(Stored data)
=== Begin Enclosure ===

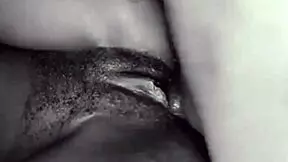 Feeling intense pleasure with tight pussy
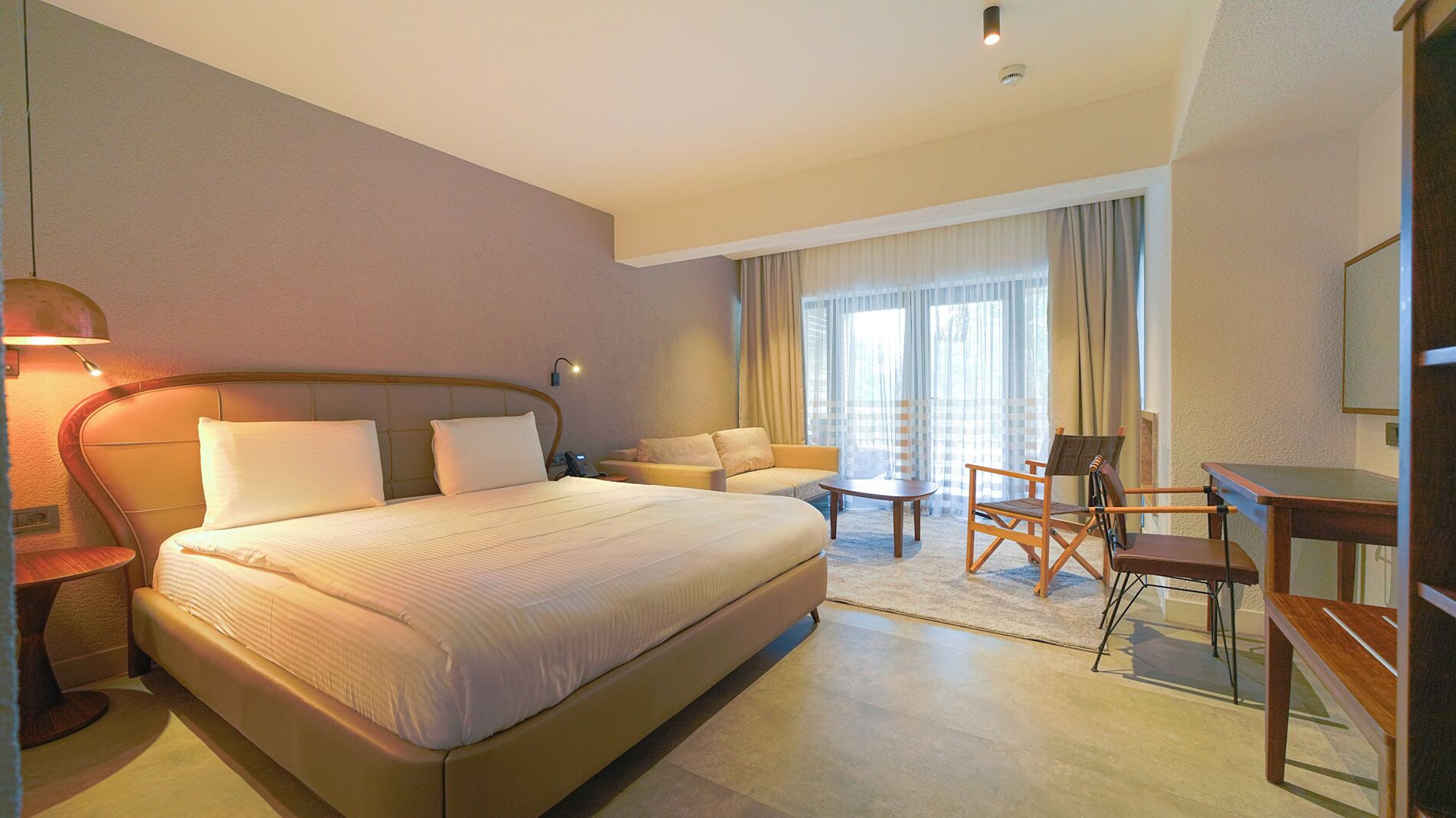 ห้องพรีเมียมดับเบิล, วิวภูเขา | มินิบาร์, ห้องเก็บเสียง, เตารีด/โต๊ะรีดผ้า, Wi-Fi ฟรี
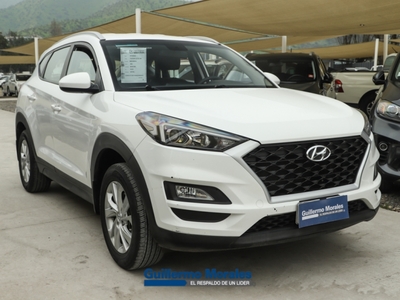 Hyundai Tucson 2.0 Gl Mt 4wd 2ab 2019 Usado en Huechuraba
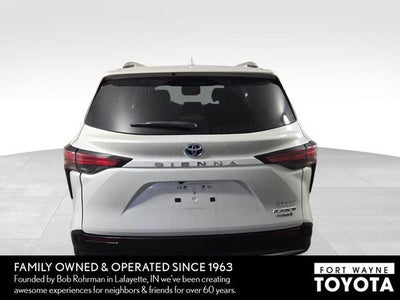 2023 Toyota Sienna Platinum 7 Passenger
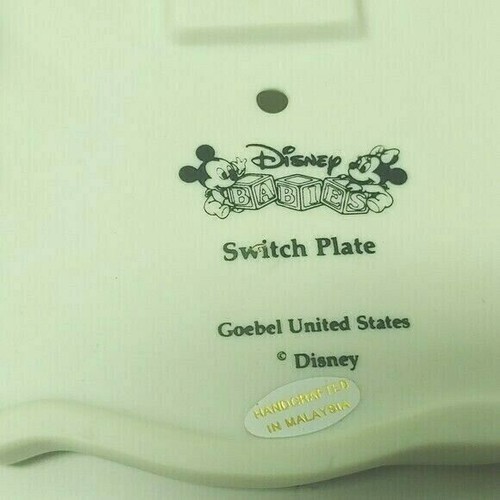 Vintage Disney Babies Mickey Light switch plate - Picture 7 of 10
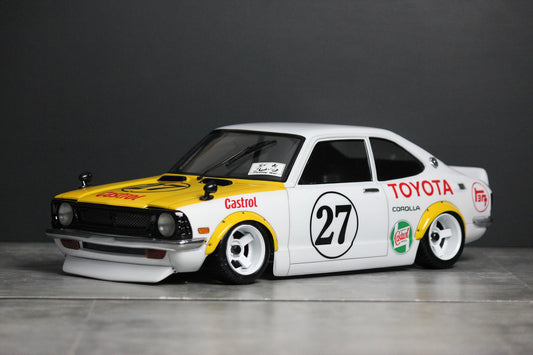 Pandora RC Toyota Corolla Levin TE27 Body - 1/10 200mm (PAB-3189)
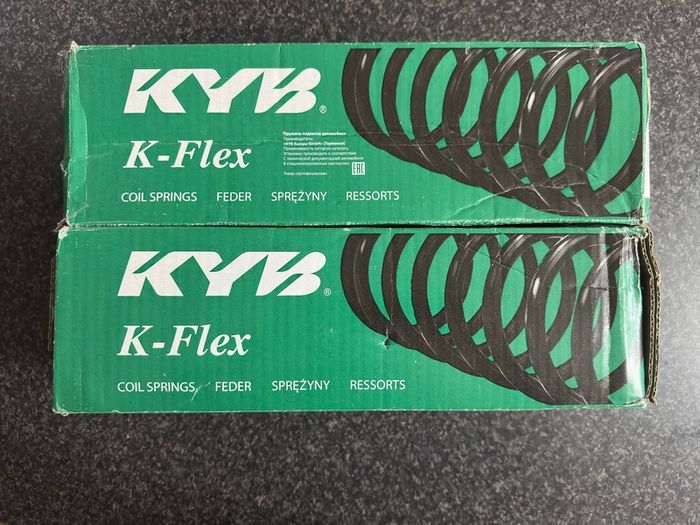 KYB Coil Spring K-Flex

=== End Enclosure ===

Drop the pictures and reproduce the rest of the data exactly.

 Feeling intense pleasure with tight pussy
 ห้องพรีเมียมดับเบิล, วิวภูเขา | มินิบาร์, ห้องเก็บเสียง, เตารีด/โต๊ะรีดผ้า, Wi-Fi ฟรี
 Hyundai Tucson 2.0 Gl Mt 4wd 2ab 2019 Usado en Huechuraba
 2023 Toyota Sienna Platinum 7 Passenger
 Vintage Disney Babies Mickey Light switch plate - Picture 7 of 10
 Pandora RC Toyota Corolla Levin TE27 Body - 1/10 200mm (PAB-3189)
 KYB Coil Spring K-Flex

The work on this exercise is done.